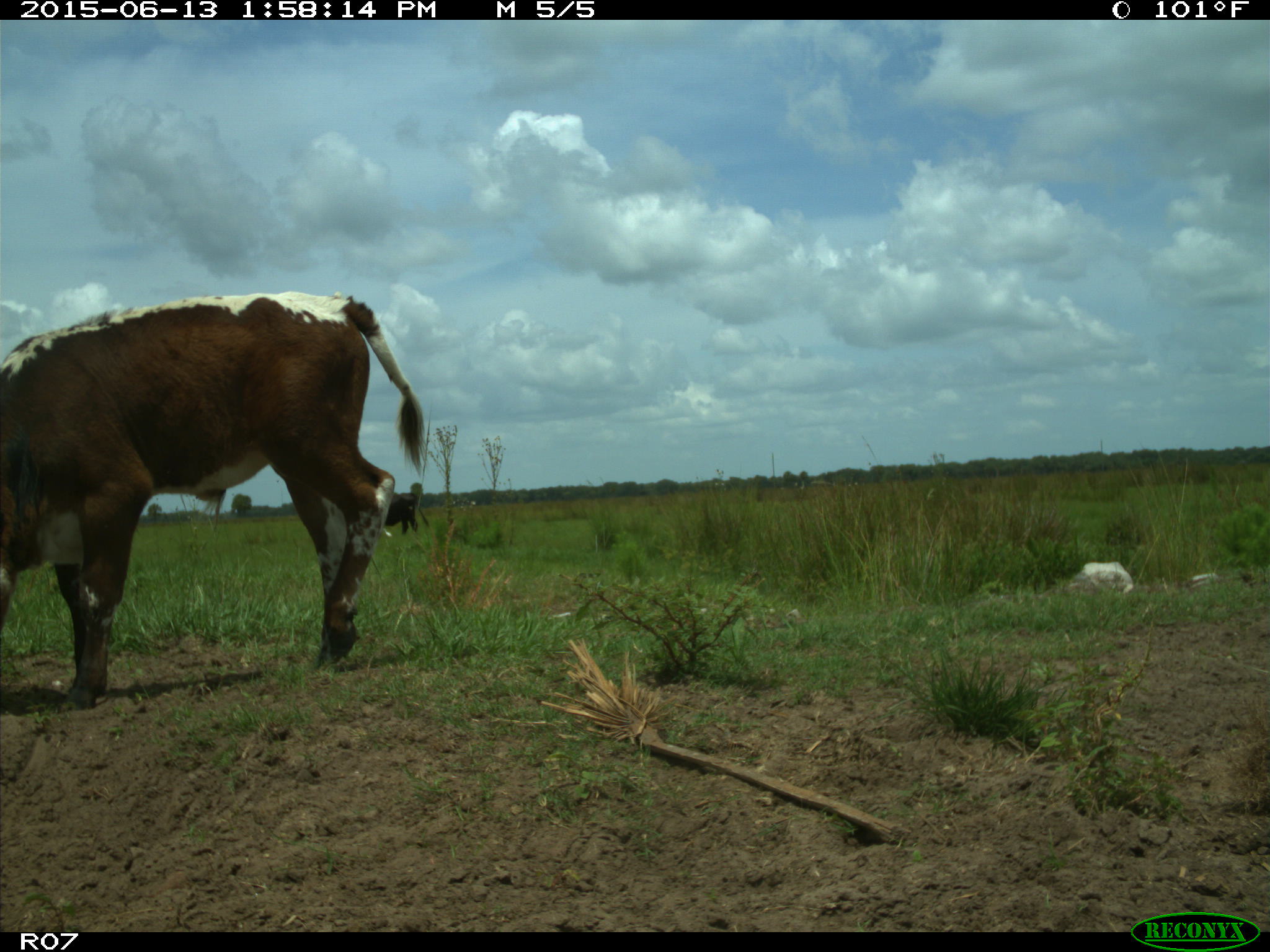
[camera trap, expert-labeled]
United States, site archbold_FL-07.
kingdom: Animalia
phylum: Chordata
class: Mammalia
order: Artiodactyla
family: Bovidae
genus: Bos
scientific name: Bos taurus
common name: domestic cow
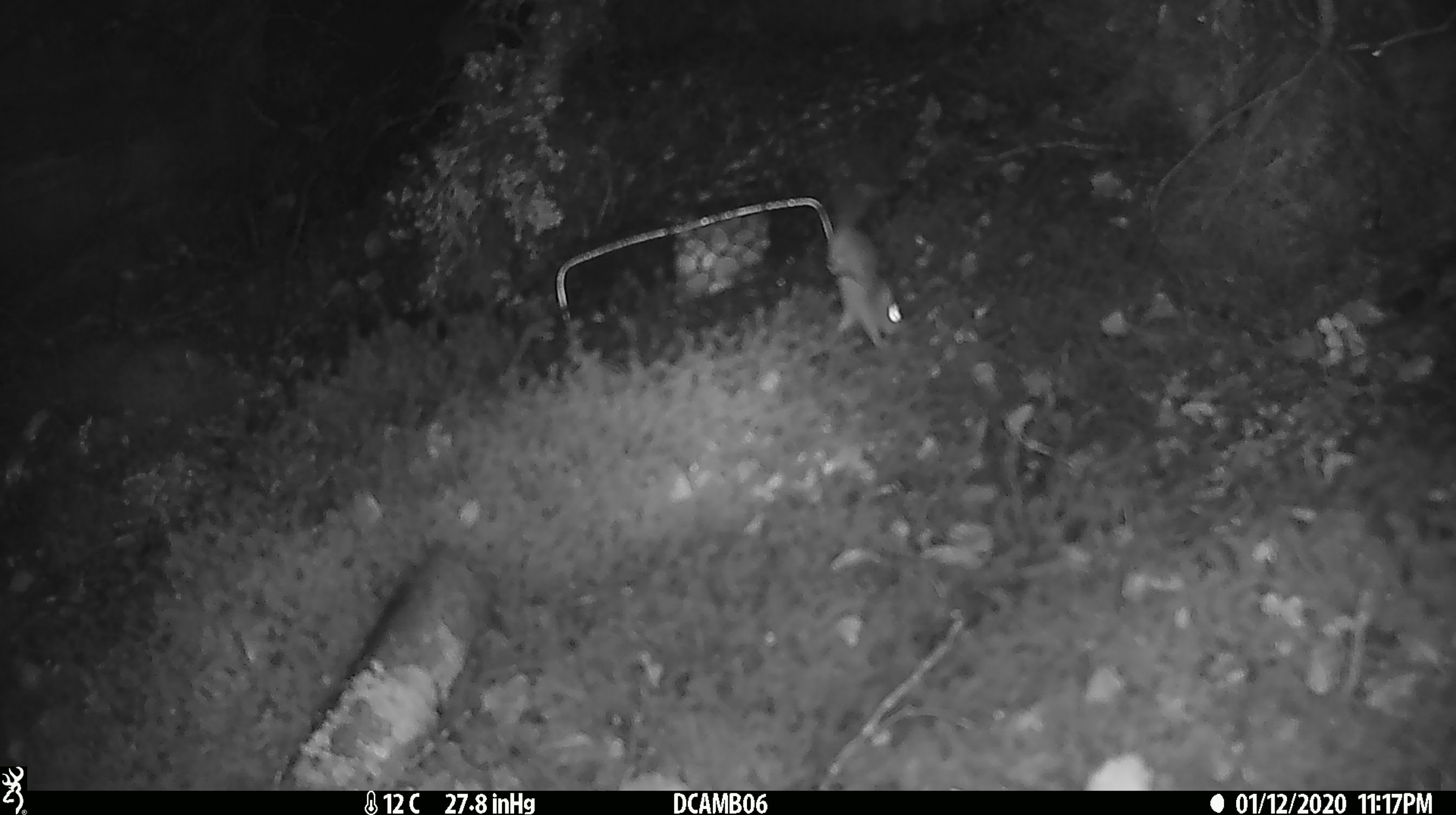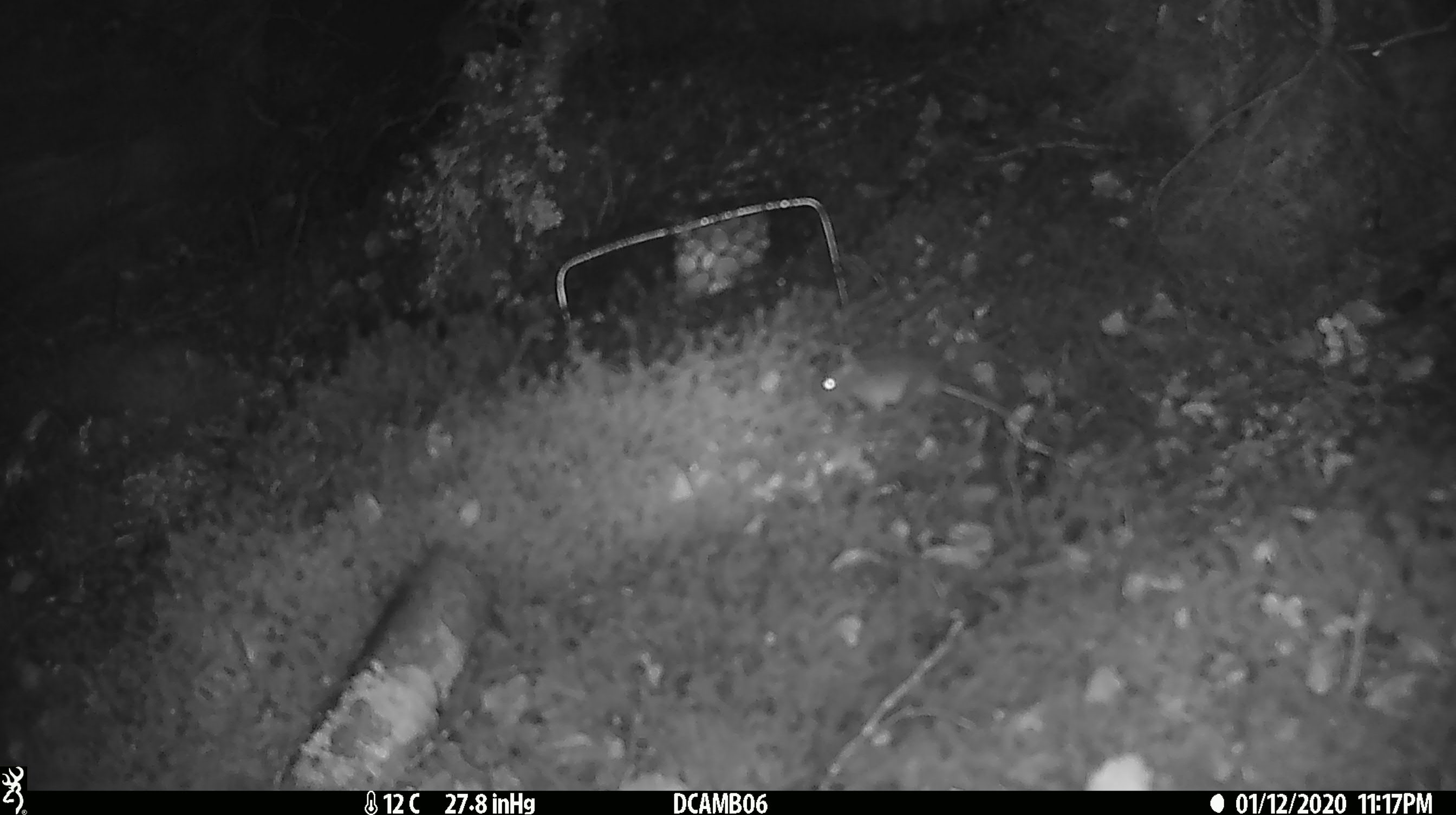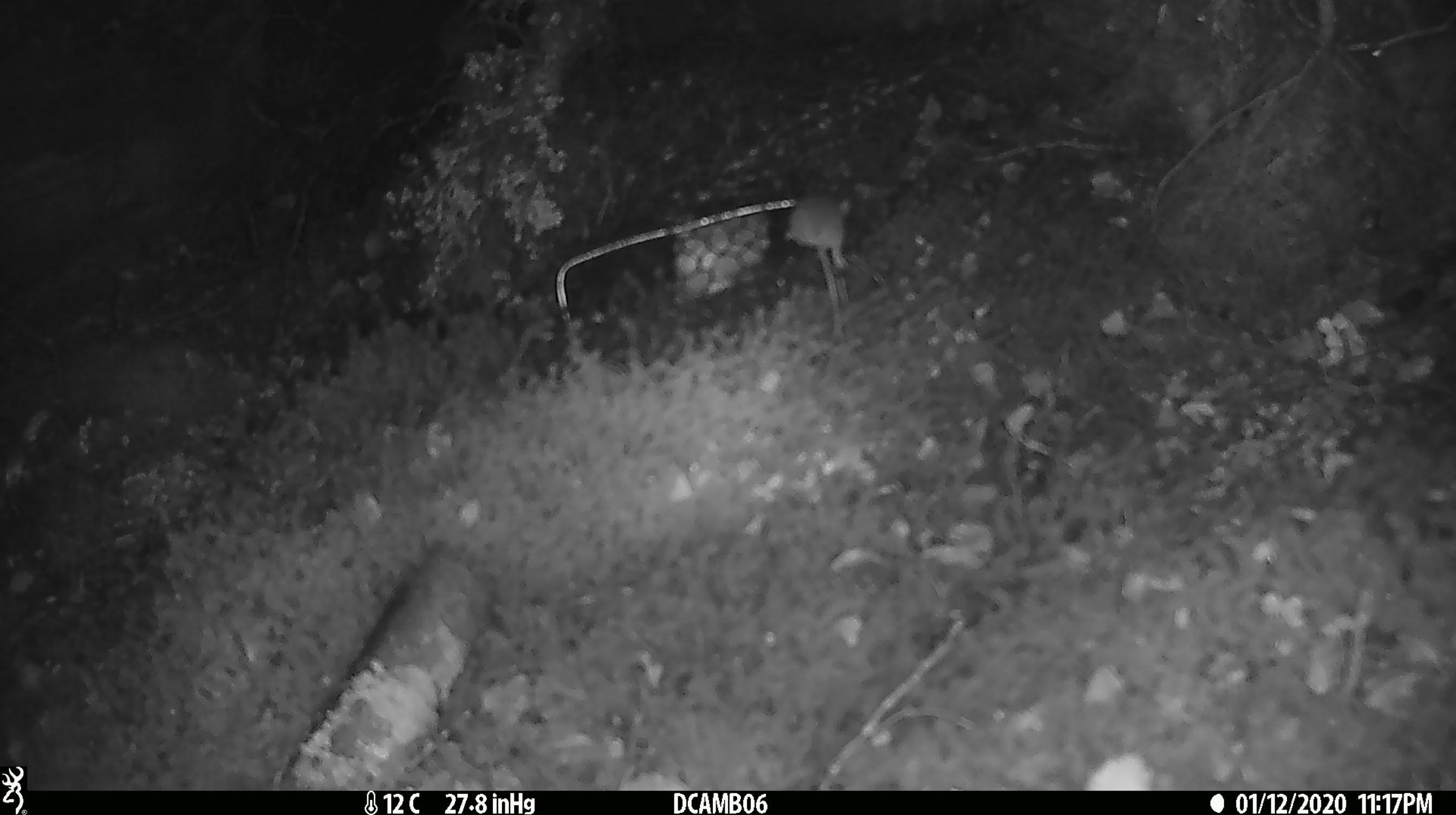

* * *

▶ ASSIGNMENT
From the line with "order: Artiodactyla" down to the final line of the entries above, repeat each line exactly; omit the pictures.

▶ REPLY TO THE TASK
order: Artiodactyla
family: Bovidae
genus: Bos
scientific name: Bos taurus
common name: domestic cow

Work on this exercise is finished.